__Consegna__:
Prosegua il brano sulla sentenza della Cassazione in tema di licenziamento del lavoratore in malattia, riprendendo subito dopo l'ultima frase riportata.

__Brano citato__:
■ ■ ■ ■ ■

La Corte di Cassazione, sezione lavoro, con la sentenza n. 26290 depositata il 25 novembre 2013 intervenendo in tema di licenziamento ha chiarito che deve considerarsi legittimo il provvedimento espulsivo nei confronti del lavoratore che viene scovato a lavorare presso altro datore di lavoro in concomitanza del periodo di malattia. La Corte Suprema ha precisato che ai fini del riconoscimento della giusta causa di licenziamento, non solo risulta determinante lo svolgimento della prestazione lavorativa senza dimostrazione che la stessa risulti compatibile con lo stato di malattia, altresì deve essere considerata l’irreparabile lesione del vincolo fiduciario nei confronti del datore di lavoro.
La vicenda ha riguardato un dipendente che era assente per malattia e che durante tale periodo era stato ripreso da un ’agenzia investigativa ingaggiata dal datore mentre con tanto di guanti spazza all’esterno della pizzeria dove lavora la moglie. In seguito alla procedura disciplinare iniziata nei sui confronti, la stessa sic concludeva con il suo licenziamento.
Il dipendente impugnava il provvedimento di espulsione inanzi al Tribunale, in veste di giudice del lavoro, che rigettava la domanda proposta dal lavoratore intesa ad ottenere la declaratoria di illegittimità del licenziamento intimato con la conseguente condanna della società alla reintegra del lavoratore nel posto di lavoro ed al risarcimento del danno.

■ ■ ■ ■ ■

__Righe fornite__:
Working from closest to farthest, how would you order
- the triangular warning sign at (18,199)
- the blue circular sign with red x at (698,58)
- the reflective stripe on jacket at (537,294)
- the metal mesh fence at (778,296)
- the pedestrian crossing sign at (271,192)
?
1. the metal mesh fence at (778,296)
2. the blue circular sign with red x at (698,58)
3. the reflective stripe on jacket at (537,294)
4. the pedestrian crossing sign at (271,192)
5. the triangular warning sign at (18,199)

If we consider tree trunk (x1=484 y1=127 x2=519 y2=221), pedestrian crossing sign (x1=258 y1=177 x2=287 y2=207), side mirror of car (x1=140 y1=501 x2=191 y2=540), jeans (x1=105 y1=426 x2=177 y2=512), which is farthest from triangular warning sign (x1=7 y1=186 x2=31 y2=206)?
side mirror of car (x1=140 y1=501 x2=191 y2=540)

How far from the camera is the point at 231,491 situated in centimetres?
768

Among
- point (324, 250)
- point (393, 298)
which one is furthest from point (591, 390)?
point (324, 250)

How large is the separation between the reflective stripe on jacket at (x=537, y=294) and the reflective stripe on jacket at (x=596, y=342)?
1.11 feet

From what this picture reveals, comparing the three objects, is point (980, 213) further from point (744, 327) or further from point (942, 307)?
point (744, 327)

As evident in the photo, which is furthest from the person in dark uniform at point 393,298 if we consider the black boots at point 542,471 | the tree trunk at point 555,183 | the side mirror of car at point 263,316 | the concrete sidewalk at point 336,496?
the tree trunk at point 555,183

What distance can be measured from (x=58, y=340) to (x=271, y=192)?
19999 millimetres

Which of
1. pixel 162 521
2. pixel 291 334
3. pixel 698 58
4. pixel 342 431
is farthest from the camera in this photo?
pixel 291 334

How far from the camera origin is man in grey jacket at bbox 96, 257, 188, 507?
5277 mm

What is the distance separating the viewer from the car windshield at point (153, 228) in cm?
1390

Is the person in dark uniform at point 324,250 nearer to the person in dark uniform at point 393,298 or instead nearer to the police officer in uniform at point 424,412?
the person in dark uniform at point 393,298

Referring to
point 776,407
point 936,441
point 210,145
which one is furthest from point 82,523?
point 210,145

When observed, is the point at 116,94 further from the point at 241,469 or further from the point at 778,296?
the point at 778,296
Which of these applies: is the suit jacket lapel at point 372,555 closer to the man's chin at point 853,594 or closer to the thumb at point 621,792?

■ ■ ■ ■ ■

__Risposta all'esercizio__:
Il dipendente impugna la decisione del giudice di prime cure inanzi alla Corte di Appello che confermava la sentenza del Tribunale ritenendo sussistente la giusta causa del licenziamento valutando corretta la ricostruzione in fatto compiuta nella sentenza di primo grado ed in particolare riteneva che fosse risultato provato che il R., nei giorni in cui era stato assente per malattia cd infortunio, aveva svolto altra attività lavorativa come attestato da riprese filmate effettuate da una agenzia investigativa privata all’esterno del pubblico esercizio (birreria-pizzeria) ove lavorava sua moglie.
Il dipendente per la cassazione di tale sentenza propone ricorso, affidato ad un unico motivo articolato in più violazioni di legge ed in un vizio motivazionale, alla Corte Suprema.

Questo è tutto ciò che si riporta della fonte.